Students only need to submit a brief writeup, following the template provided by the instructor, that focus on describing the learning outcome. A writeup that consists of a few screenshots of the achieved features and a few paragraphs that summarize useful tips, resources, and potential gotcha would be sufficient.

Participation and Professionalism

During class time, the instructor may use Instruct Assist’s built-in features such as Quiz bowls to randomly select students to participate class activities. Instruct Assist will record the participation and such records will be used to calculate the participation score. The initial participation score will be set to the maximum (i.e., 10% of the final grade) and will be adjusted accordingly.

Further, students are expected to active participate in the class; any materials or electronic devices that would inhibit students’ own and their peers’ attention should not be used in class.

Lastly, professionalism is highly valued and is strictly enforced in this class. Everyone, including students and teaching staff, is expected to treat others with respect.

Late Policy

We do not accept late submission for the technology review due to the time-sensitivity of this submission. Instead, you may miss up to two technology reviews without impacting the final grade.

We also do not accept late submission for the final project to ensure quality in-class project presentations and to facilitate timely grading before the end of the term.

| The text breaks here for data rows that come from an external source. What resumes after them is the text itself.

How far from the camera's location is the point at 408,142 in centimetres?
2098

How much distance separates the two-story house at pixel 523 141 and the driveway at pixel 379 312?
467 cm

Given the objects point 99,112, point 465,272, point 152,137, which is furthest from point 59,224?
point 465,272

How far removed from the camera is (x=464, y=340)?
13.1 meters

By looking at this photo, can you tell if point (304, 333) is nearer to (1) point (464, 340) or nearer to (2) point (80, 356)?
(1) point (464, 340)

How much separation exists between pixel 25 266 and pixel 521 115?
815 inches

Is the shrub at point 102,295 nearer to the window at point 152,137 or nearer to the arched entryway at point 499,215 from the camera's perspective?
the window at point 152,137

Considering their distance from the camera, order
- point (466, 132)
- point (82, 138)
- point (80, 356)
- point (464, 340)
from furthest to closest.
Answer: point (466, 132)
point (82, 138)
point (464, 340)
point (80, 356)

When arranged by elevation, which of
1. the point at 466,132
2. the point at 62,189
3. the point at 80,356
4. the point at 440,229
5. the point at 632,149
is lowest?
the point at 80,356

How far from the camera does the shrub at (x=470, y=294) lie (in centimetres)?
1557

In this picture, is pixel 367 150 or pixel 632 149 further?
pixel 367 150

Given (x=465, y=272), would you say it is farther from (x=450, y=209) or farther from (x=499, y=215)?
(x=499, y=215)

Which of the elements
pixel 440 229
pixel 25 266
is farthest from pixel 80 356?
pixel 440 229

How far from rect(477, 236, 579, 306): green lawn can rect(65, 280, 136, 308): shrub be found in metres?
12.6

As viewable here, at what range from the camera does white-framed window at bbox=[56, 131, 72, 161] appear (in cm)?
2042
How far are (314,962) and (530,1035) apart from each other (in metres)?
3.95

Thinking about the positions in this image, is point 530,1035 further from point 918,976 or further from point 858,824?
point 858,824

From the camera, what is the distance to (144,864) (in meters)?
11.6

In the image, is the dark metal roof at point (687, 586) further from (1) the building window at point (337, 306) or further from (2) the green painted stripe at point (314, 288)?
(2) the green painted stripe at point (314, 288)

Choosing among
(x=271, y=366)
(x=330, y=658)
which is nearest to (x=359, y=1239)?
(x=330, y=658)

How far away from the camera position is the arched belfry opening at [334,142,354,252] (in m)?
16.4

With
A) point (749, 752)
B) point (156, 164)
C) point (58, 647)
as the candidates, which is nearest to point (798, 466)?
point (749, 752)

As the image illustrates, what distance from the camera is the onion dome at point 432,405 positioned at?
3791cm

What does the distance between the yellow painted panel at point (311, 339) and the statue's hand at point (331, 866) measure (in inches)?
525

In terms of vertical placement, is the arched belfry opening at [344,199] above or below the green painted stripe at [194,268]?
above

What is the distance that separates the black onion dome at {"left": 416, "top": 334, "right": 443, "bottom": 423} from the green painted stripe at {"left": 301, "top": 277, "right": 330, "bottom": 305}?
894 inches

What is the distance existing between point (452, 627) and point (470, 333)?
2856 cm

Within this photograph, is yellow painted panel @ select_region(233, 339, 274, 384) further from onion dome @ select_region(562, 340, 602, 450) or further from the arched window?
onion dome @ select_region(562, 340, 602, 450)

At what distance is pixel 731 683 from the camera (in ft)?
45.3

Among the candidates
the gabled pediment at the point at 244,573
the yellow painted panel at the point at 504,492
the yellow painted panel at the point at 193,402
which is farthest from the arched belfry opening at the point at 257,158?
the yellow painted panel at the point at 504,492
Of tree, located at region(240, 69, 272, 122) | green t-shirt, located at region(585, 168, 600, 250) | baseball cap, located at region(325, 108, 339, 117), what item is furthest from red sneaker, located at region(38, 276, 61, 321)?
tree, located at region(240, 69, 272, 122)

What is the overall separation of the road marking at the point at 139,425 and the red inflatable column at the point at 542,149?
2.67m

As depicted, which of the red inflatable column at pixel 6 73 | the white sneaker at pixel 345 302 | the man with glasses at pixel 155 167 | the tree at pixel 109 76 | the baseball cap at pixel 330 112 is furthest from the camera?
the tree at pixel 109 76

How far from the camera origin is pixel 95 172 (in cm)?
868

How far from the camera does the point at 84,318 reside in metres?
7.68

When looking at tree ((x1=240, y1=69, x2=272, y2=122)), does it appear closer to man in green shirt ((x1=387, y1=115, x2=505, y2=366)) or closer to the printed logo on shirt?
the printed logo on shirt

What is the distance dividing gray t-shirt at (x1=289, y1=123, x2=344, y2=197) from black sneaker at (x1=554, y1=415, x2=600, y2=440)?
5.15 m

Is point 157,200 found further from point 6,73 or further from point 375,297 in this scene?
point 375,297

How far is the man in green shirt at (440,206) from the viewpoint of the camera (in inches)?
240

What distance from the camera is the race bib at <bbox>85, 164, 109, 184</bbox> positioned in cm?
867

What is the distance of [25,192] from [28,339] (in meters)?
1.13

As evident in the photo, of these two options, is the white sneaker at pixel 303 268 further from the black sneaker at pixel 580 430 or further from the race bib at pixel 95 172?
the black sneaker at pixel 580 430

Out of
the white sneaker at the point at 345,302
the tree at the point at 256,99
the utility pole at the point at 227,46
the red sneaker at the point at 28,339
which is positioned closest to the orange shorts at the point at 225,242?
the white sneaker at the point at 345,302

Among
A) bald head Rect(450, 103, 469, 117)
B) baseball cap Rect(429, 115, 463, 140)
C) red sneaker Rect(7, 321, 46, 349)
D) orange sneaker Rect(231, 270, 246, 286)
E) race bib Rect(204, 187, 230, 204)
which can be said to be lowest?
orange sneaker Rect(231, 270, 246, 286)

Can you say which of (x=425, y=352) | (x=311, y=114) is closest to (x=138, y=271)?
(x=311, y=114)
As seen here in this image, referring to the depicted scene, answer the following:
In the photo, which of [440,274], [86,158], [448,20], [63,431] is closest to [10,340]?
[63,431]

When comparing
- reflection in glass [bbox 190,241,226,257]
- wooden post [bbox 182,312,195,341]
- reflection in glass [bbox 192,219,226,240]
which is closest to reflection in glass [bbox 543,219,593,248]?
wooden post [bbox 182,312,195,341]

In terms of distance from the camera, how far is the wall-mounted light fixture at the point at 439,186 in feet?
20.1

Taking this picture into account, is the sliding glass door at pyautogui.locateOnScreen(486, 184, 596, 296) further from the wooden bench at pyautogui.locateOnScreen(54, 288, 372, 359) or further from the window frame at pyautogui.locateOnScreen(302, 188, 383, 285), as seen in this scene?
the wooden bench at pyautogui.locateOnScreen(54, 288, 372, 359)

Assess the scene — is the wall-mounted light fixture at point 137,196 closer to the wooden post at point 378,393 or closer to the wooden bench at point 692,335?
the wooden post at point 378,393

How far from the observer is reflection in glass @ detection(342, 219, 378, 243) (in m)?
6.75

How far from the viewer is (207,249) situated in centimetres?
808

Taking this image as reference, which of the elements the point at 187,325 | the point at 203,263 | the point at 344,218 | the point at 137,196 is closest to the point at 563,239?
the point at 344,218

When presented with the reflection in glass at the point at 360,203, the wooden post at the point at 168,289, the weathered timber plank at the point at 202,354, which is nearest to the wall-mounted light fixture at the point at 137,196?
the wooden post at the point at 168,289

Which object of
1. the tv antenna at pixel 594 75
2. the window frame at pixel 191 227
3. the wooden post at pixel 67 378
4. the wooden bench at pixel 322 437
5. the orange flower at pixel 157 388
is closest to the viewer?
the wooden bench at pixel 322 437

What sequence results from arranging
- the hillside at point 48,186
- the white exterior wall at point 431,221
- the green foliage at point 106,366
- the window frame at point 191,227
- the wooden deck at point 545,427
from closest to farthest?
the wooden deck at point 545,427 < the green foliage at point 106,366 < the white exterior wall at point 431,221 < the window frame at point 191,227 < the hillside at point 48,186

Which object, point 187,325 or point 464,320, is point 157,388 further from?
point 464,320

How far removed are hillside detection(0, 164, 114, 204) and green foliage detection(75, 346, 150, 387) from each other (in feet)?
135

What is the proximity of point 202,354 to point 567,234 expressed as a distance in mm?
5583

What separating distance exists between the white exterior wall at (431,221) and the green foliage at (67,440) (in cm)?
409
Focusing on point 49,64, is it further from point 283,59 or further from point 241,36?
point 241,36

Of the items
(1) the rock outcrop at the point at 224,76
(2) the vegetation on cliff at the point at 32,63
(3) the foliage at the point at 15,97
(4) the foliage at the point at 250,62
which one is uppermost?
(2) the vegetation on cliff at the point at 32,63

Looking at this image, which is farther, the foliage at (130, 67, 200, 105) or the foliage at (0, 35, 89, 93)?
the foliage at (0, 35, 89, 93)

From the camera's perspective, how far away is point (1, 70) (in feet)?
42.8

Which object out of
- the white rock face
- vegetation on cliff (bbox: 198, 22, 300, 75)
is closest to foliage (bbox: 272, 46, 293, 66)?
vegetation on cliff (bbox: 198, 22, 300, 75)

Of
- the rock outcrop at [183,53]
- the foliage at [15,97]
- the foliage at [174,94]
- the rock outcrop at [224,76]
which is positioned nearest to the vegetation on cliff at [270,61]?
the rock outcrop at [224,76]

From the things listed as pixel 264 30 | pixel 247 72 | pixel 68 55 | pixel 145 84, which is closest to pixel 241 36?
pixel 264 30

You may submit other deliverables for up to two days late, but with penalties. Each late day incurs an 20% deduction from maximum grade before the rest of the grading begins. We do not accept submissions that are more than two days late as these submissions may impact your chances of successful completing subsequent assignments.

Academic Honesty

The WPI Academic Honesty Policy describes types of academic dishonesty and requirements in documentation. In the case of academic dishonesty, I am required to report the incident to the Dean of Student Affairs. Plagiarism will lead to a failing grade and may bring more serious consequences at WPI level.